* Task set
1 > Render the following sentence from the literature review on Rail-CL integration into French: "Only one study is a mixed-method literature review, indicating a significant gap in comprehensive knowledge synthesis."
2 > According to the literature review on Rail-CL integration, how many of the 30 studies focus on improving last-mile delivery through CL?
3 > Pick up the literature review on Rail-CL integration where it stops, and write the next passage in the same formal register.

Among the 30 quantitative and mixed-methods studies reviewed, case-based research dominates (18 studies), reflecting a strong emphasis on practical, application-oriented investigations of Rail-CL integration. Eleven studies adopt conceptual or modeling approaches, offering valuable theoretical frameworks but with limited empirical validation. Only one study is a mixed-method literature review, indicating a significant gap in comprehensive knowledge synthesis. Overall, the distribution suggests that while practice-focused studies are prevalent, theoretical consolidation and systematic review efforts remain insufficient to support broader, scalable implementation of CL within rail systems.

4.5.2 Objectives of the study

Quantitative and mixed-methods studies cluster around four main objectives, revealing a strong emphasis on operational and sustainability outcomes with limited attention to technological innovation. Urban last-mile solutions dominate the literature, with 15 of the 30 studies focusing on improving last-mile delivery through CL by addressing congestion, service reliability, and operational efficiency in dense urban areas (e.g., Maleki et al., 2025; Gatta et al., 2019). Sustainability and freight optimization represent the second major objective, with eleven studies examining the environmental and economic benefits of CL and demonstrating its potential to reduce emissions while supporting greener, more efficient freight distribution (e.g., Naganawa et al., 2025). Business model development receives comparatively less attention, with only three studies exploring CL platform business models, thereby highlighting limited research on strategic design and commercial feasibility (e.g., Yang et al., 2023). Technology and algorithm development remains the least explored objective, with just one study centering on technological or algorithmic innovation, underscoring a significant gap in advanced system design for CL-Rail integration (e.g., Seng et al., 2023).

4.5.3 Technology used

Across the 30 quantitative and mixed-methods studies, three main technology categories emerge. Mobile apps and digital platforms are most common (9 studies), reflecting their central role in real-time communication, routing and coordination in CL systems (e.g., Le et al., 2019; Seng et al., 2023). Mixed-technology approaches appear in 7 studies, combining digital platforms with network-based coordination to support more complex, hybrid solutions (e.g., Lin et al., 2020; Sárdi, 2022). Algorithmic optimization and social network tools are used in 6 studies, underscoring the importance of computational methods for routing, forecasting and participant matching (e.g., Chen et al., 2019; Masson et al., 2017). Notably, 8 studies do not explicitly specify the technologies applied (e.g., Gatta et al., 2019; Mohri et al., 2025).

Collected data:
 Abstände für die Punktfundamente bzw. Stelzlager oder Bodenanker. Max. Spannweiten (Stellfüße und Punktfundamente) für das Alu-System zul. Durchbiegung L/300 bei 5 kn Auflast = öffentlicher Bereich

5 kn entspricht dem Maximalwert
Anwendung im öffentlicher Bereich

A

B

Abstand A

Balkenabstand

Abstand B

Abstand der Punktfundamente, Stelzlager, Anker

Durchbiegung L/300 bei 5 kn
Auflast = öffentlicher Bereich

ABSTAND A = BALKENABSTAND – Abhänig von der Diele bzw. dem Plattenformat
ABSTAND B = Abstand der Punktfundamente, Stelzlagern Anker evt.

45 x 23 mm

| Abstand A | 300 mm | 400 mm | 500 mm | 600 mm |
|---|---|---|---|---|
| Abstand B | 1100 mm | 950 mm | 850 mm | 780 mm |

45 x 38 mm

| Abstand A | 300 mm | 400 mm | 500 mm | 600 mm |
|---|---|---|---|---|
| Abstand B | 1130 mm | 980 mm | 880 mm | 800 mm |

...

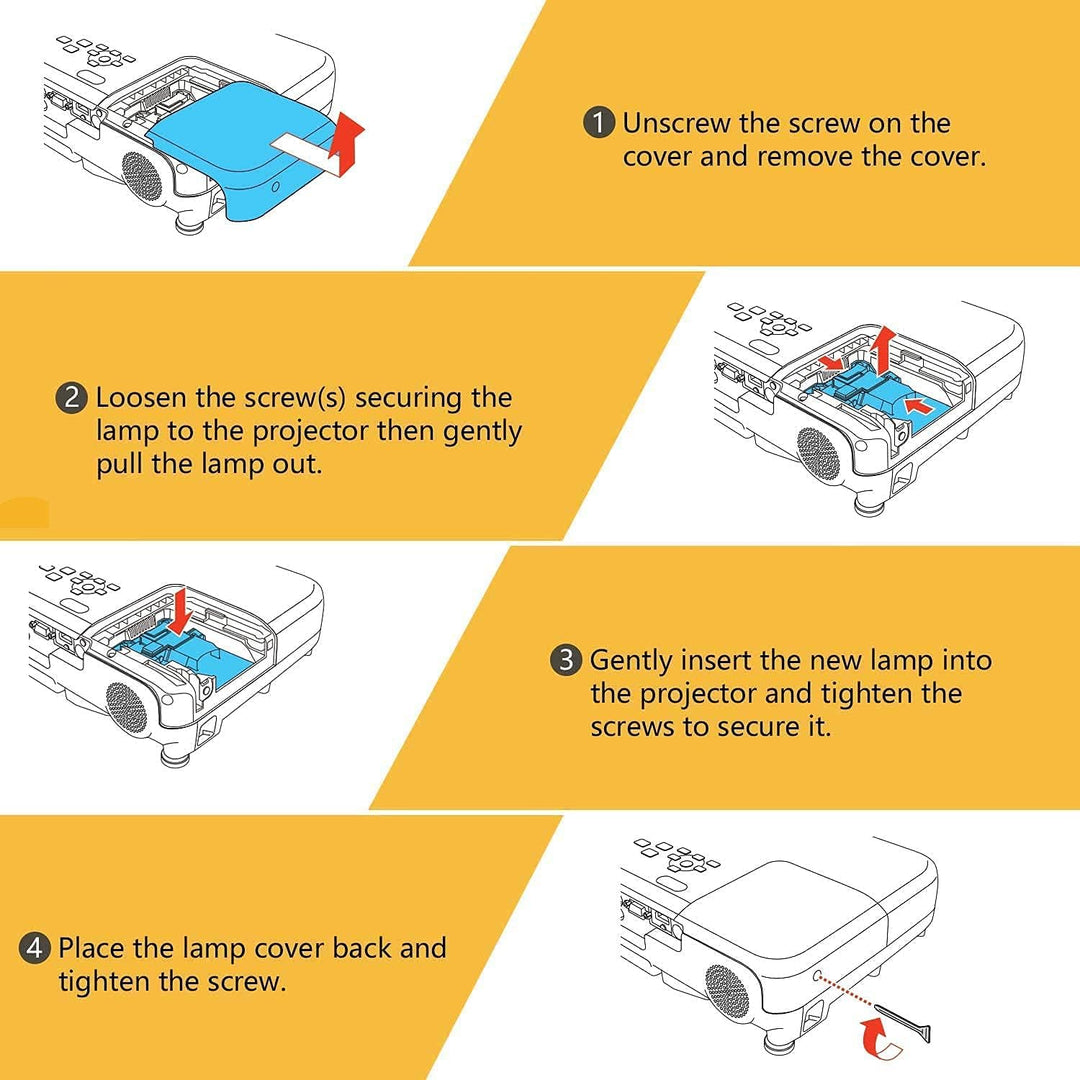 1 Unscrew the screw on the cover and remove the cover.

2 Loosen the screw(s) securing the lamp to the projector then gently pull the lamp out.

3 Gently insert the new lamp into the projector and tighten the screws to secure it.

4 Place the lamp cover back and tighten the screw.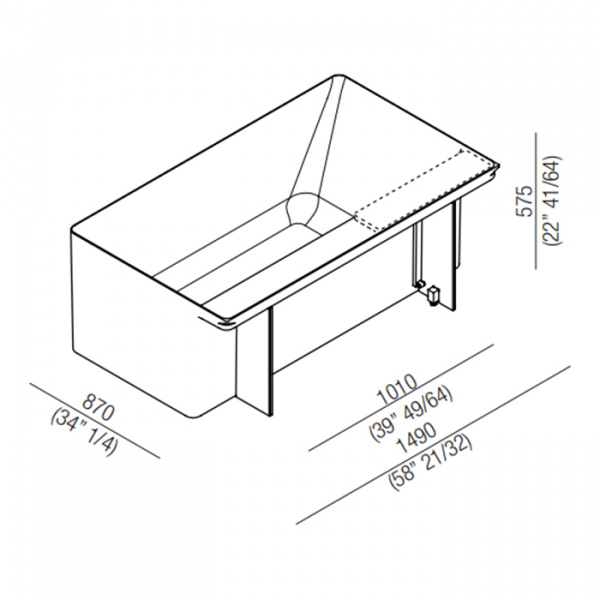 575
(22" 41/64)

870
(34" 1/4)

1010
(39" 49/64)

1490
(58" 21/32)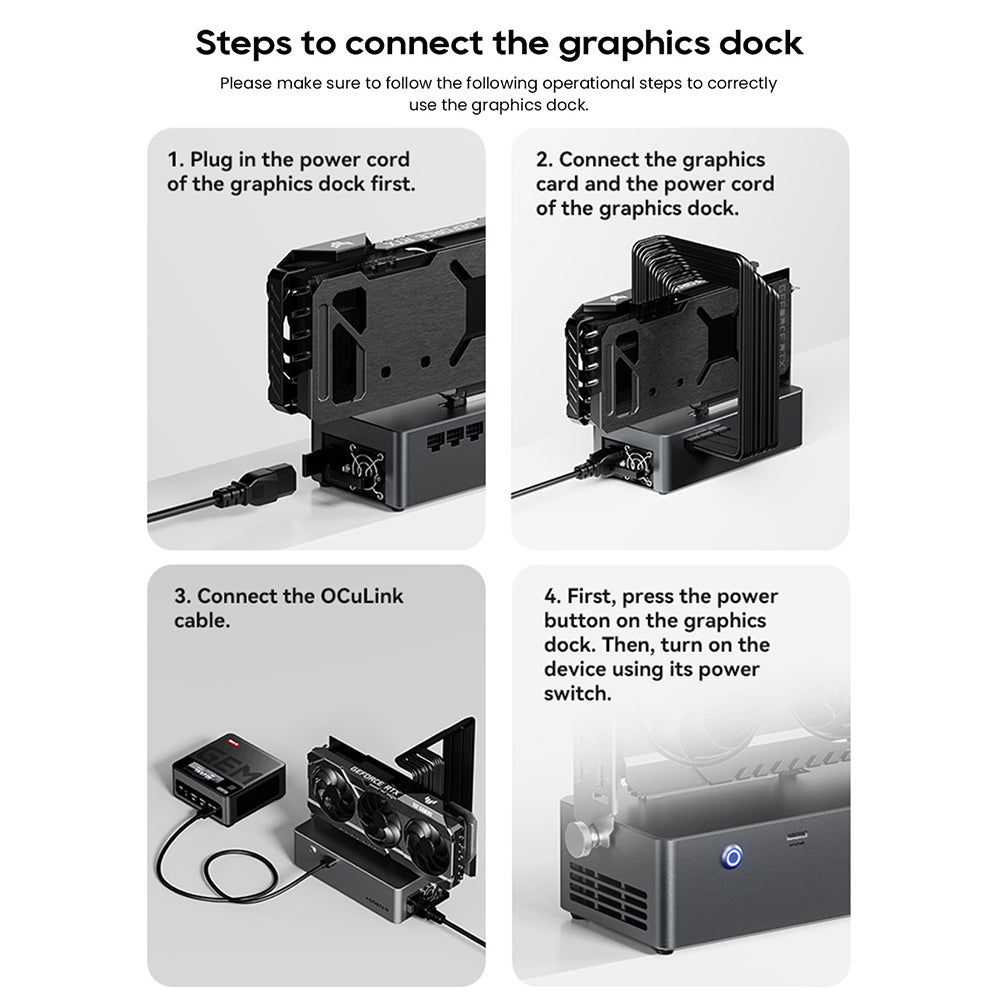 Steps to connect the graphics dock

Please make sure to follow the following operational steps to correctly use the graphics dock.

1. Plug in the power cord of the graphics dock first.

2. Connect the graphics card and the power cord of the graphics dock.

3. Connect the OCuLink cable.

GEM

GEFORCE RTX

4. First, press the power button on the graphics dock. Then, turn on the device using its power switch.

* Solved tasks
1 > Une seule étude est une revue de littérature à méthodes mixtes, ce qui indique une lacune importante en matière de synthèse globale des connaissances.

2 > Fifteen of the 30 studies.

3 >
4.5.4 Sustainability benefits aspects

Sustainability assessments across the 30 studies show a strong alignment with the Triple Bottom Line (TBL) framework. Fifteen studies address all three dimensions environmental, economic and social indicating a growing shift toward holistic sustainability evaluation in Rail-CL integration research. Nine studies focus primarily on environmental benefits, particularly emission reduction and lower urban pollution through measures such as consolidation and integration with public transport systems (e.g., Naganawa et al., 2025; Bakioglu, 2025a). Four studies examine only economic benefits, while one focuses solely on social outcomes, highlighting the persistence of single-dimension assessments. One study does not clearly specify sustainability benefits (Bajec & Tuljak-Suban, 2024). Overall, the prominence of TBL-based analysis reflects increasing recognition of multi-dimensional sustainability in the field.

4.5.5 Integration focus and barriers

The 30 quantitative and mixed-methods studies cluster around four main integration focuses: urban first/last-mile integration, freight optimization, technological integration and multimodal integration. Urban last-mile integration dominates (16 studies), reaffirming its central role in improving delivery efficiency in congested cities (e.g., Gatta et al., 2019). Four studies examine broader freight optimization, while six explore technological integration involving digital platforms, mobile apps and algorithmic tools. Multimodal integration appears in three studies, and just one study investigates first-mile integration.

Key barriers commonly reported include trust and reliability issues, infrastructure constraints and stakeholder coordination challenges. Fifteen studies discuss multiple barrier types, underscoring the complex obstacles to Rail-CL integration. Infrastructure and collaboration issues are highlighted in eight studies (e.g., Cheng et al., 2024), while trust and liability concerns appear in three (e.g., Yang et al., 2023). Four studies do not specify barriers. Overall, the findings point to a need for more context-specific analyses that differentiate technical, regulatory, institutional and social challenges.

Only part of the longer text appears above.